Massachusetts State Senator Robyn Kennedy extended a warm greeting to guests in her cherished Worcester district. Her evident pride in the community shined through as she recounted her visits to numerous local businesses with colleagues that morning, eager to showcase the abundant artistic talent woven into the fabric of the area. Senator Kennedy concluded by presenting an official citation of gratitude to festival organizer Steve Biondolillo.

Molly McCullough of the Worcester School Committee greeted guests on behalf of the city of Worcester. She shared her love of the festival, declaring that by combining America’s National Pastime of baseball and the written word, they are able to touch all facets of society, from sports enthusiasts to artists of the community.

The welcome reception closed with even more pieces of creative work. A reading of one of last year’s winning poems by Tom Clark rang true this year, as it recounted an April snowstorm. Stephen Murray presented a song from his mini-opera about “Casey at the Bat” assuming the role of umpire, and Biondilillo read his poem, “In Centerfield.”

The second day of the festival began with the youth poetry readings on the Berm. It was a day that finally felt like springtime, the sun slowly peeking through the clouds with only a slight chill in the air. This year, there were 160 submissions from Worcester Public School students, almost doubling the numbers from last year. Children from all over Massachusetts, New Hampshire, and Rhode Island gathered in their baseball best on the Polar Park Berm, eager to share their poems. As the children read, their poetry was accented by the sound of balls hitting mitts as the WooSox and the IronPigs warmed up right in front of them.

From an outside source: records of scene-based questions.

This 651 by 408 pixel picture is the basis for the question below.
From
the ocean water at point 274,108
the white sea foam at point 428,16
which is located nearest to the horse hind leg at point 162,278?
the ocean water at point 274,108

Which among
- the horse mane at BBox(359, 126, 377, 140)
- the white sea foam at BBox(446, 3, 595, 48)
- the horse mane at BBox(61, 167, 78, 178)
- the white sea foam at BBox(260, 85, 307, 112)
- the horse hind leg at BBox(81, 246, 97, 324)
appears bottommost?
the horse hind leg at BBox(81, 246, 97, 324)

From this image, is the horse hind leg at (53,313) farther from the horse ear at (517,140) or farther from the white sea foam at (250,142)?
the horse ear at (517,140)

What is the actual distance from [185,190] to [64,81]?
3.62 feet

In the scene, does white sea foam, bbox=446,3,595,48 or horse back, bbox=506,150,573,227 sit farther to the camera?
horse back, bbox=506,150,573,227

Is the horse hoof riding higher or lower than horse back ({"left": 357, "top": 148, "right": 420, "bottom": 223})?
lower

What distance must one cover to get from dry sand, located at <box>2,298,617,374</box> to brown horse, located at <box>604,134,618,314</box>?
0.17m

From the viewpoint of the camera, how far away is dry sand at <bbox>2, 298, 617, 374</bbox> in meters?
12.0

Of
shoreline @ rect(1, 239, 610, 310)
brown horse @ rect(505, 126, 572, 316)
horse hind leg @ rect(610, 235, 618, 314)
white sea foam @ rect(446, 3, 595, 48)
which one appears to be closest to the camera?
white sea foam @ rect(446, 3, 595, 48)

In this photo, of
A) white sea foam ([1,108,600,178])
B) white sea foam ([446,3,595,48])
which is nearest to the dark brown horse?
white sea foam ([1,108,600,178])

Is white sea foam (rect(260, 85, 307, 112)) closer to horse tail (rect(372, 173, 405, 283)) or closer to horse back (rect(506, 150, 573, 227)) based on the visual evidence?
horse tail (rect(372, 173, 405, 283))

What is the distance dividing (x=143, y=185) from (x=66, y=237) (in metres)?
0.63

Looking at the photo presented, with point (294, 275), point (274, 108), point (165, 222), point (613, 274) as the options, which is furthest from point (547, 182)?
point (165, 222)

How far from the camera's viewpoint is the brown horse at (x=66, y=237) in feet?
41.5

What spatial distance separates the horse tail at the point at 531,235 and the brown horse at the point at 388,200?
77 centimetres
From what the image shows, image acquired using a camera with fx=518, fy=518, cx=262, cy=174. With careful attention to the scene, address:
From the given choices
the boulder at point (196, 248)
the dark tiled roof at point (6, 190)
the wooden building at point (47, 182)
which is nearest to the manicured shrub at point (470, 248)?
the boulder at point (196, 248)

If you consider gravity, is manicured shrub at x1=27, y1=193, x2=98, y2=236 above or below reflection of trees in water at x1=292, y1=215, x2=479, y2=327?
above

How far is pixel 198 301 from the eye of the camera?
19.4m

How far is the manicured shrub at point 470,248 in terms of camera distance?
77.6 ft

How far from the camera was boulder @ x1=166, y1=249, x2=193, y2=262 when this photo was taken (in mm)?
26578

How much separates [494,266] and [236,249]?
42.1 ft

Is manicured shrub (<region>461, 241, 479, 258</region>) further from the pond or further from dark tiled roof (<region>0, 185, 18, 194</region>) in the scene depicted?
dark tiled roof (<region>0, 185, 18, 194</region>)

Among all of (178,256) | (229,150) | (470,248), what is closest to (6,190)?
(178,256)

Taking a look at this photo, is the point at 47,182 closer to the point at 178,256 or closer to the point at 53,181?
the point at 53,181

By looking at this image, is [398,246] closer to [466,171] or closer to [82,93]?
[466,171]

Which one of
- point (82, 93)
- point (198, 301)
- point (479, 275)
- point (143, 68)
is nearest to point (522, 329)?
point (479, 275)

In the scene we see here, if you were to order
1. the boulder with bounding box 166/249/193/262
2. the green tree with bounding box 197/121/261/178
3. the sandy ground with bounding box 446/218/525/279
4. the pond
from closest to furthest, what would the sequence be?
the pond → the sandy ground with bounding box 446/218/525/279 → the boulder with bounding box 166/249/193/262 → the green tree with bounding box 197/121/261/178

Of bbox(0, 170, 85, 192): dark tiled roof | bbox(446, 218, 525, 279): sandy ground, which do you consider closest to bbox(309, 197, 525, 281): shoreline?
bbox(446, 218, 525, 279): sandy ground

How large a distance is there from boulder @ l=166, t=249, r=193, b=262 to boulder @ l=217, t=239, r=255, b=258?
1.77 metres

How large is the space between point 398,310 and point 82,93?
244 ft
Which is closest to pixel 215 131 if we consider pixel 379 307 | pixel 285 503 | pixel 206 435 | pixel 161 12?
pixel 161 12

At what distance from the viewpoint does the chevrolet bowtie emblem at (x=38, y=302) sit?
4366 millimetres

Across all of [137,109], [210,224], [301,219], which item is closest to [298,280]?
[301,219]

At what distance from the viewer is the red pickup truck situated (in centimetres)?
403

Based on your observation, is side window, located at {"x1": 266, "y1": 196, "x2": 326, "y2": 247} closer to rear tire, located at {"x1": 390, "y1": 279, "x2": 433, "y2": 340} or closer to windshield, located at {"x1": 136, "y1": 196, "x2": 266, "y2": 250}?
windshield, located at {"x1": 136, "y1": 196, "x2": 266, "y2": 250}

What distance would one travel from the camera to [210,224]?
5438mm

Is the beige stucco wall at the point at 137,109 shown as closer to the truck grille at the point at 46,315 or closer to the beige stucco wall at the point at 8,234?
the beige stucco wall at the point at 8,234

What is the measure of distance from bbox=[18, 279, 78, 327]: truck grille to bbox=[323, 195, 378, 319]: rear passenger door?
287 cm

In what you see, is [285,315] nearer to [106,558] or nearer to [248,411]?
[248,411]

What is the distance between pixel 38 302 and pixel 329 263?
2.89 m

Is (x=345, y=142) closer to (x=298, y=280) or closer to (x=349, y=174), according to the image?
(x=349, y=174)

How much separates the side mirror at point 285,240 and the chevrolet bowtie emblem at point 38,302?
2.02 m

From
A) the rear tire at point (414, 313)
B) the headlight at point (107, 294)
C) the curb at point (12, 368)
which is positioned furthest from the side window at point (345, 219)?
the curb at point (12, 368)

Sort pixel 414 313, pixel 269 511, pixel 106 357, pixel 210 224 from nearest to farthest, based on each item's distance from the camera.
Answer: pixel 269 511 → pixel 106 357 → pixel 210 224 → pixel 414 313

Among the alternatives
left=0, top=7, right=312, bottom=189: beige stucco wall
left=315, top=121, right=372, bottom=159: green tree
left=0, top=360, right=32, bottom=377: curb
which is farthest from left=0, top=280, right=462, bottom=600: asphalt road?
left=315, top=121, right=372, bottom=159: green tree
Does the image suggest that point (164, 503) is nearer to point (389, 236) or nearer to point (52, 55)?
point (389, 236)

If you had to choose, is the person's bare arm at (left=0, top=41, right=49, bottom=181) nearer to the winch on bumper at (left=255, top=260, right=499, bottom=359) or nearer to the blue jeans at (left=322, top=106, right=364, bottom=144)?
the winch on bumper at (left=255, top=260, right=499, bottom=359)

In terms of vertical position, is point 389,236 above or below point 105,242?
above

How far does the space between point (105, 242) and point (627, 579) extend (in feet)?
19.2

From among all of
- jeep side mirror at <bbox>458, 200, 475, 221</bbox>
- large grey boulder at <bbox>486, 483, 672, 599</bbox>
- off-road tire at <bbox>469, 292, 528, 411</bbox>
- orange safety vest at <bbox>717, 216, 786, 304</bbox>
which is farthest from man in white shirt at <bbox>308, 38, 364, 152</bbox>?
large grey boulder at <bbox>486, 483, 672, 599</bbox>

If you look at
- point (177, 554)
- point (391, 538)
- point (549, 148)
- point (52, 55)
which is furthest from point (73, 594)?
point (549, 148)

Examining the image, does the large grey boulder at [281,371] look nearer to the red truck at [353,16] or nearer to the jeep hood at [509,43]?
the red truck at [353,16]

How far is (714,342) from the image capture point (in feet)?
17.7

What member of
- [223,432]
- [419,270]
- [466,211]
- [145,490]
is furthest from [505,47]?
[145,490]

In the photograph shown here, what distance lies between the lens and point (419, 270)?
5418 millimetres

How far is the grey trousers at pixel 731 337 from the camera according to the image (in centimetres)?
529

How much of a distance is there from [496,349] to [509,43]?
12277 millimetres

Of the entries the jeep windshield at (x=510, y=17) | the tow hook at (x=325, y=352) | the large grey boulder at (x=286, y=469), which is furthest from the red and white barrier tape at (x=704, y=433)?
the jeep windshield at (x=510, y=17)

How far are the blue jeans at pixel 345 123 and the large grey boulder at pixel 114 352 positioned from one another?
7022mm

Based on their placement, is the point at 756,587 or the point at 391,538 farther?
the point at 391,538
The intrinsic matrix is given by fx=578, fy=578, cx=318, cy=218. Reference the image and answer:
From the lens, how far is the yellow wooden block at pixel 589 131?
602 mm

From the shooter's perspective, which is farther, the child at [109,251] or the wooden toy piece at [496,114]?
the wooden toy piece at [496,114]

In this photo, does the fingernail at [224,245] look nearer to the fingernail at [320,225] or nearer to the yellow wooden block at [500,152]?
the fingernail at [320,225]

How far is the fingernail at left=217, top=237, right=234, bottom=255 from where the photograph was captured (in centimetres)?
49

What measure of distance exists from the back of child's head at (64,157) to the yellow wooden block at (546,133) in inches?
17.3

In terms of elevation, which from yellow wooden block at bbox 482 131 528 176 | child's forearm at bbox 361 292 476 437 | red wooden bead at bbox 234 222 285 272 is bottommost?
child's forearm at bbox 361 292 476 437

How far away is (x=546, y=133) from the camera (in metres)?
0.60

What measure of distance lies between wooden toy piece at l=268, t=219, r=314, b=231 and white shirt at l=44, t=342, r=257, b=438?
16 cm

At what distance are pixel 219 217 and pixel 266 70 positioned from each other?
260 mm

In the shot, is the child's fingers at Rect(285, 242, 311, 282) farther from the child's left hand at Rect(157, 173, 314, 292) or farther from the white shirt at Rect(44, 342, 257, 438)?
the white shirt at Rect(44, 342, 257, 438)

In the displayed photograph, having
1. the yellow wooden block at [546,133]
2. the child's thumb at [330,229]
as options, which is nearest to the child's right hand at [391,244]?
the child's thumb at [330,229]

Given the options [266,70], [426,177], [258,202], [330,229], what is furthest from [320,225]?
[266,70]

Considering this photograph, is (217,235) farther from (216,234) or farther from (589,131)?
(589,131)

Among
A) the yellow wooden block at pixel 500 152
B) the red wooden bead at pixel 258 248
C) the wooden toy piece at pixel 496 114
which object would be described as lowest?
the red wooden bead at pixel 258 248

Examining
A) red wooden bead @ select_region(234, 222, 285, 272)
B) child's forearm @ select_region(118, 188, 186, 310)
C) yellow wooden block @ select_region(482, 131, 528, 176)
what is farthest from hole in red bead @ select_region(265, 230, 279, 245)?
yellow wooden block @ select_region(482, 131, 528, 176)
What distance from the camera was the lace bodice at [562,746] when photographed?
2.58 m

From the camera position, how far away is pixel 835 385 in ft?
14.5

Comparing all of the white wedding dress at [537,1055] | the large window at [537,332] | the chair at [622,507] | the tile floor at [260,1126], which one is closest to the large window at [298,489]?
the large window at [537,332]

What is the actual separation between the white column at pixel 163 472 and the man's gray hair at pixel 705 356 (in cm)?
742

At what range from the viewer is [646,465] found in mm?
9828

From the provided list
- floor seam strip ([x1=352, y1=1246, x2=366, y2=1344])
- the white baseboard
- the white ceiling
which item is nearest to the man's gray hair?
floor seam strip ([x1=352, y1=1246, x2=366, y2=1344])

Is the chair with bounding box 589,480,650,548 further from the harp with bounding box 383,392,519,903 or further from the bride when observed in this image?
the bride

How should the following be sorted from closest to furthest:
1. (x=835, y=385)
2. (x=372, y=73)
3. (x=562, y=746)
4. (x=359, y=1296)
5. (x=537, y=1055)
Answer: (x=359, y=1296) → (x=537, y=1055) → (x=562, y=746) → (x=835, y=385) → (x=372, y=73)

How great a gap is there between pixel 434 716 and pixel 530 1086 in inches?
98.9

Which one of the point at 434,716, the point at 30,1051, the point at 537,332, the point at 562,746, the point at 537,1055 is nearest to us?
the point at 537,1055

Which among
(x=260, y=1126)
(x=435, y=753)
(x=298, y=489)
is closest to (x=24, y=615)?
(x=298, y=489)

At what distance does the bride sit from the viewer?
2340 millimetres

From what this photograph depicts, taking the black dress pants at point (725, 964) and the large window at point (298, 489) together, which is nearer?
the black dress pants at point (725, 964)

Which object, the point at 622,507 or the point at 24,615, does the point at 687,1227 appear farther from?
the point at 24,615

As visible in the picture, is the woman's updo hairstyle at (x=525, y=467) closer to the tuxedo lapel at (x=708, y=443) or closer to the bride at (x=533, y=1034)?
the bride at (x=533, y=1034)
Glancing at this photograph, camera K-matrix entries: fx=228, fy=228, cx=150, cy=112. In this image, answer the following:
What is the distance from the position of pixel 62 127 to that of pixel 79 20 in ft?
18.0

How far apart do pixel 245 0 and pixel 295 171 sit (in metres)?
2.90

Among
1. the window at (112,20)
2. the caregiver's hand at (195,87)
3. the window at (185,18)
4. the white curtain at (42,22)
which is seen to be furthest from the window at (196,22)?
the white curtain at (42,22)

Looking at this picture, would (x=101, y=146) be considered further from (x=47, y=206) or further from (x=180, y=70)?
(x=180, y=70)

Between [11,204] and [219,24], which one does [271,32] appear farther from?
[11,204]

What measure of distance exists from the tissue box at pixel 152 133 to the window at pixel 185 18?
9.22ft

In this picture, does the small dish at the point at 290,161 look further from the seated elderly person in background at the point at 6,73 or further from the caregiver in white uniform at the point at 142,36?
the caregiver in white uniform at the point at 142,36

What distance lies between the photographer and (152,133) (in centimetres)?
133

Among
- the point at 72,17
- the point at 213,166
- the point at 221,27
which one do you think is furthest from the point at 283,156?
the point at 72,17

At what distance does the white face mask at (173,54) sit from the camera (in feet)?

Pamela Gemme helped to host the event and marveled at the bright future for these young poets.

“If you are young and writing poetry now, you have a very bright future,” she said.

These students from grade 3 to grade 12 found inspiration for their writing in the WooSox, the Red Sox, their own Little League games, and rain delays. Following the recognition of winners, Biondolillo wanted to provide a learning opportunity for the students by posing the question, “What is more important? Reading poetry, or writing poetry?” While most suggested writing poetry, Biondolillo replied “You’re all wrong!” He countered that by simply writing poetry, students will never have the opportunity to learn from others and elevate their writing. He encourages all students to spend more time reading poetry, in addition to continuing to write their own pieces.

During the pregame festivities on Saturday, May 4, renowned baseball artist Jeff Brain tossed out a first pitch on behalf of the poetry festival. At the same time, the adult poetry readings and first open mic session were just beginning at the Worcester Public Library. The readings all shared a poetic nostalgia for the game, preparing us all for quiet summer nights and magically encapsulating the feeling of watching a game. These poets found their inspiration from all aspects of a ballgame—from the arrogance of pitchers, the fear of coming face to face with Bill “Spaceman” Lee on the mound, imagining a fantasy baseball game with the founding fathers, or even taking a detour in Worcester. The passion in the room resonated with every poet and attendee as they often shared personal details of their own lives and families through the lens of this shared pastime to which we could all relate.

On Saturday night, the Canal District was alive with the written word, as festivities went late into the night. Steel & Wire and Boland’s Bar were bustling with their open mic nights, welcoming visiting poets to showcase their talents. It is safe to say, that at least in Worcester, “The band is playing somewhere, and somewhere hearts are light; / And somewhere men are laughing, and somewhere children shout” as there was plenty of joy in Worcester this weekend.